■ SET PROBLEM 1
Repeat the passage of the review below between "The book alternates" and "Ruth is happy.", inclusive, with no changes.

■ SELECTED TEXT
Nancy Richler’s third novel is an ambitious family drama set in postwar Montreal, where Polish Jew Lily Azerov has come to marry a man she has never met. Her intended, Sol, takes one look at her standing on the train platform and walks away, deciding that despite her beauty, there is something about her that doesn’t feel right. (Intuition and instinct are recurring themes in the novel.) When her erstwhile fiancé’s brother, Nathan, comes to apologize for Sol’s behaviour, he is instantly taken with Lily and soon proposes. Having no other prospects, she agrees.

The book alternates between chapters told in third person and those narrated by Lily and Nathan’s daughter, Ruth, who is barely three months old when her mother leaves to buy milk one afternoon and never returns. Life goes on. Ruth’s upbringing falls to her father and other family members, including Sol and his wife, Elka (who becomes like a surrogate mother); Nathan’s mother, Bella; and Elka’s mother, Ida Pearl. The arrangement works, and for a time, Ruth is happy.

Then, on her sixth birthday, a package arrives, containing a chunk of quartz along with a note, written in Lily’s hand, detailing when and where the rock was found. For the first time, Ruth begins to wonder about the woman who abandoned her: “In a way it was as if she had never existed for me. I didn’t miss her, had never missed her. I would not have known what to miss. Her absence was more a background to my life than anything else. It was a given, a stable fact of life that was definitional, not dynamic…. Now, though, I had a mother.”

■ SET PROBLEM 2
Reproduce each of the records that follow, keeping every line the same as given.

■ DATA FOR PROCESSING
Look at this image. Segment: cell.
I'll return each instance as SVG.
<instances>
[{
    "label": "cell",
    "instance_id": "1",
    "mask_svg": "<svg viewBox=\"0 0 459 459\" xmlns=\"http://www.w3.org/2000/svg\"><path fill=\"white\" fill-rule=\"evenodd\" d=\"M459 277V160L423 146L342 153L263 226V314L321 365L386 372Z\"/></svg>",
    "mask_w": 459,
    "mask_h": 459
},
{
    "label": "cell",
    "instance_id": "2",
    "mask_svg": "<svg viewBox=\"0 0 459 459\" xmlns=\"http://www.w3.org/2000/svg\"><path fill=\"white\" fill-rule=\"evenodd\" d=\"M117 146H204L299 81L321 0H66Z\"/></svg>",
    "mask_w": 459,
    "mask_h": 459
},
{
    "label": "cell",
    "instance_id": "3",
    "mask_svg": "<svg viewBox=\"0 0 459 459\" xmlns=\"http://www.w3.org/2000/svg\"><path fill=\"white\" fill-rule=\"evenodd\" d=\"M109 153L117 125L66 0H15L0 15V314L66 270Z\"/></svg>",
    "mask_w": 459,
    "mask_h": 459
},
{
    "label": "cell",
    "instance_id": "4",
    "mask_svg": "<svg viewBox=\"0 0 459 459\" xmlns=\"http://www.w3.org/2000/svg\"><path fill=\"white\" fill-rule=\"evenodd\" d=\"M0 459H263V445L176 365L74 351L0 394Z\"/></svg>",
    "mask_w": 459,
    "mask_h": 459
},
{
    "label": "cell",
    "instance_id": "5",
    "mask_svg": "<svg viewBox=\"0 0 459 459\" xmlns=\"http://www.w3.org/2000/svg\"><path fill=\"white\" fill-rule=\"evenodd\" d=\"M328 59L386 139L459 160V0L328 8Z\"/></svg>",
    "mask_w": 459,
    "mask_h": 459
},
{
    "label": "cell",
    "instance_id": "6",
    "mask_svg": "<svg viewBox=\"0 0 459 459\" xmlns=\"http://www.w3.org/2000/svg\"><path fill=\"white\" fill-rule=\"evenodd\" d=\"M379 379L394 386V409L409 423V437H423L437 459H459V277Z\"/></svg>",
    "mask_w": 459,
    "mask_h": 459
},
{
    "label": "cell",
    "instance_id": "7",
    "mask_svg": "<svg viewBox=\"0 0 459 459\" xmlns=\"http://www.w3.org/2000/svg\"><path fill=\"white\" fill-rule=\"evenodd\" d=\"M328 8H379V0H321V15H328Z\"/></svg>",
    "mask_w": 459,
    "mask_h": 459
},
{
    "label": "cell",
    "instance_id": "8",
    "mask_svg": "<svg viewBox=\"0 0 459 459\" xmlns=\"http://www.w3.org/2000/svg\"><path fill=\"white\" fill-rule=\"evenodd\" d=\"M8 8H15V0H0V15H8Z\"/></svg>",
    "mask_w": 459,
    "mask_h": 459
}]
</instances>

■ FULL SOLUTION 1
The book alternates between chapters told in third person and those narrated by Lily and Nathan’s daughter, Ruth, who is barely three months old when her mother leaves to buy milk one afternoon and never returns. Life goes on. Ruth’s upbringing falls to her father and other family members, including Sol and his wife, Elka (who becomes like a surrogate mother); Nathan’s mother, Bella; and Elka’s mother, Ida Pearl. The arrangement works, and for a time, Ruth is happy.

■ FULL SOLUTION 2
Look at this image. Segment: cell.
I'll return each instance as SVG.
<instances>
[{
    "label": "cell",
    "instance_id": "1",
    "mask_svg": "<svg viewBox=\"0 0 459 459\" xmlns=\"http://www.w3.org/2000/svg\"><path fill=\"white\" fill-rule=\"evenodd\" d=\"M459 277V160L423 146L342 153L263 226V314L321 365L386 372Z\"/></svg>",
    "mask_w": 459,
    "mask_h": 459
},
{
    "label": "cell",
    "instance_id": "2",
    "mask_svg": "<svg viewBox=\"0 0 459 459\" xmlns=\"http://www.w3.org/2000/svg\"><path fill=\"white\" fill-rule=\"evenodd\" d=\"M117 146H204L299 81L321 0H66Z\"/></svg>",
    "mask_w": 459,
    "mask_h": 459
},
{
    "label": "cell",
    "instance_id": "3",
    "mask_svg": "<svg viewBox=\"0 0 459 459\" xmlns=\"http://www.w3.org/2000/svg\"><path fill=\"white\" fill-rule=\"evenodd\" d=\"M109 153L117 125L66 0H15L0 15V314L66 270Z\"/></svg>",
    "mask_w": 459,
    "mask_h": 459
},
{
    "label": "cell",
    "instance_id": "4",
    "mask_svg": "<svg viewBox=\"0 0 459 459\" xmlns=\"http://www.w3.org/2000/svg\"><path fill=\"white\" fill-rule=\"evenodd\" d=\"M0 459H263V445L176 365L74 351L0 394Z\"/></svg>",
    "mask_w": 459,
    "mask_h": 459
},
{
    "label": "cell",
    "instance_id": "5",
    "mask_svg": "<svg viewBox=\"0 0 459 459\" xmlns=\"http://www.w3.org/2000/svg\"><path fill=\"white\" fill-rule=\"evenodd\" d=\"M328 59L386 139L459 160V0L328 8Z\"/></svg>",
    "mask_w": 459,
    "mask_h": 459
},
{
    "label": "cell",
    "instance_id": "6",
    "mask_svg": "<svg viewBox=\"0 0 459 459\" xmlns=\"http://www.w3.org/2000/svg\"><path fill=\"white\" fill-rule=\"evenodd\" d=\"M379 379L394 386V409L409 423V437H423L437 459H459V277Z\"/></svg>",
    "mask_w": 459,
    "mask_h": 459
},
{
    "label": "cell",
    "instance_id": "7",
    "mask_svg": "<svg viewBox=\"0 0 459 459\" xmlns=\"http://www.w3.org/2000/svg\"><path fill=\"white\" fill-rule=\"evenodd\" d=\"M328 8H379V0H321V15H328Z\"/></svg>",
    "mask_w": 459,
    "mask_h": 459
},
{
    "label": "cell",
    "instance_id": "8",
    "mask_svg": "<svg viewBox=\"0 0 459 459\" xmlns=\"http://www.w3.org/2000/svg\"><path fill=\"white\" fill-rule=\"evenodd\" d=\"M8 8H15V0H0V15H8Z\"/></svg>",
    "mask_w": 459,
    "mask_h": 459
}]
</instances>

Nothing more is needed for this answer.